Car servicing: 7 habits that are killing your car

Car service guide: 7 Driving habits that are killing your car

When it comes to reliability and longevity there is more to car ownership than regular servicing and maintenance. The way you drive your car and the habits you have developed can have a big impact on how long your car lasts on the road. In today's blog we will look at a few common problem areas and how to fix them.

Aggressive acceleration and braking

Aggressive starts and abrupt gear shifts not only compromise fuel efficiency but also put extra stress on your engine and drive train components which will cause them to fail prematurely. What you should be doing is aiming for a smooth, gradual increase in speed with well placed gear changes at around 2000rpm. This more relaxed driving style will be rewarded with better fuel efficiency and a longer lasting drive train from engine to gearbox. This of course means you spend less money of vehicle repairs too.

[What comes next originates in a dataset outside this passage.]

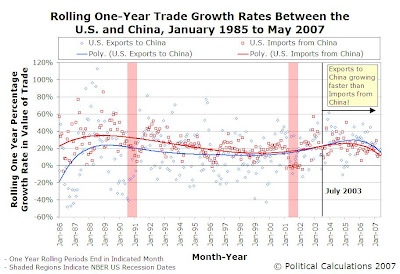 Rolling One-Year Trade Growth Rates Between the U.S. and China, January 1985 to May 2007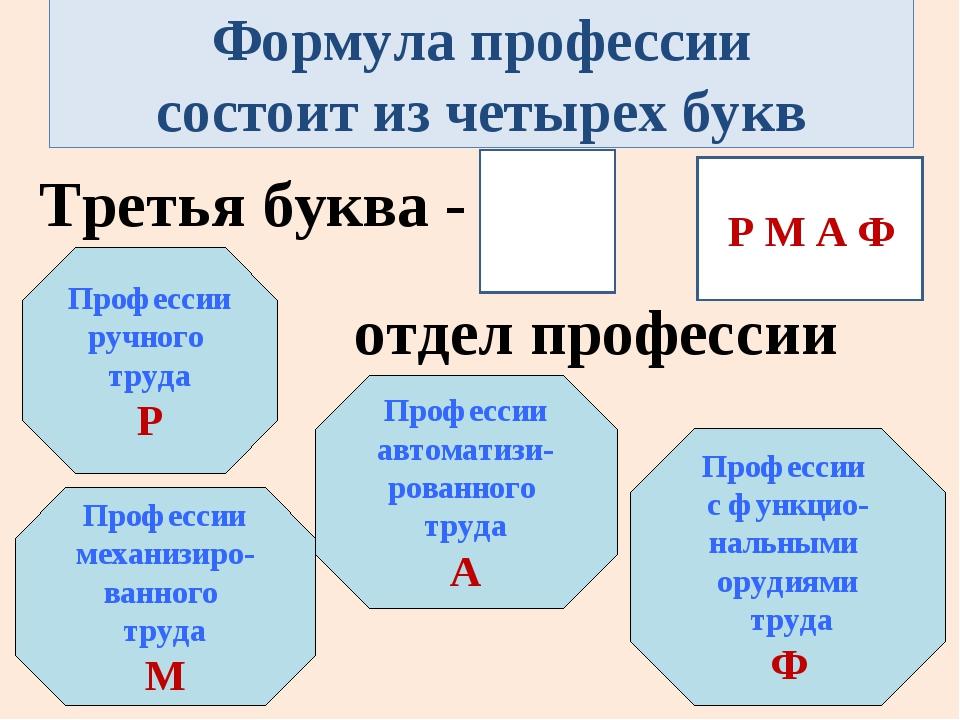 Формула профессии состоит из четырех букв Третья буква - отдел профессии Р М...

Similarly to aggressive acceleration, aggressive braking will put unnecessary stress on your braking system and connected components. Instead of braking hard at the last second in an effort to grind your brake pads to the metal, consider braking earlier and gradually coming to a stop to decrease wear and tear on your braking system.

Unnecessary braking

We've all been behind someone who's guilty of this. Constantly hitting the brakes as they nervously make their way around a corner. Brake light on, brake light off, repeat. While this cautious approach may feel safer behind the wheel it is in fact putting extra load onto your braking system and wearing your discs and pads out unnecessarily.

Try to take corners in one smooth motion, getting the speed right before entry and gliding through without dabbing the brakes and unsettling the car. This is much better for your cars braking system and fuel economy in the long run.

Excessive idling

Letting your car idle for extended periods may seem harmless, but it can take a toll on your engine. Excessive idling contributes to increased fuel consumption, engine wear, and environmental pollution. Learn how to minimise idle time, turn off your engine during prolonged stops, and reap the benefits of a healthier car and a cleaner environment. 

A common misconception is that cars need to warm up before being driven.  While it is true that you shouldn't abuse your vehicle when its cold, you're perfectly ok to warm the vehicles engine up by driving carefully until it is up to temperature. 

Hitting pot holes or speed bumps

This one should be fairly obvious but we regularly see vehicles in our car service and repair centre that have fallen victim to a nasty bump from the roads. We understand some pot holes can be hard to spot but being a little more observant could save you an expensive repair bill.

Our roads seem to have gotten progressively worse in recent years with nasty pot holes being more common than ever. These can cause serious damage to your wheels and suspension components if not avoided. Remember that in cases where potholes, speed bumps and high kerbs are an unavoidable obstacle your car will thank you for moving slowly across them. 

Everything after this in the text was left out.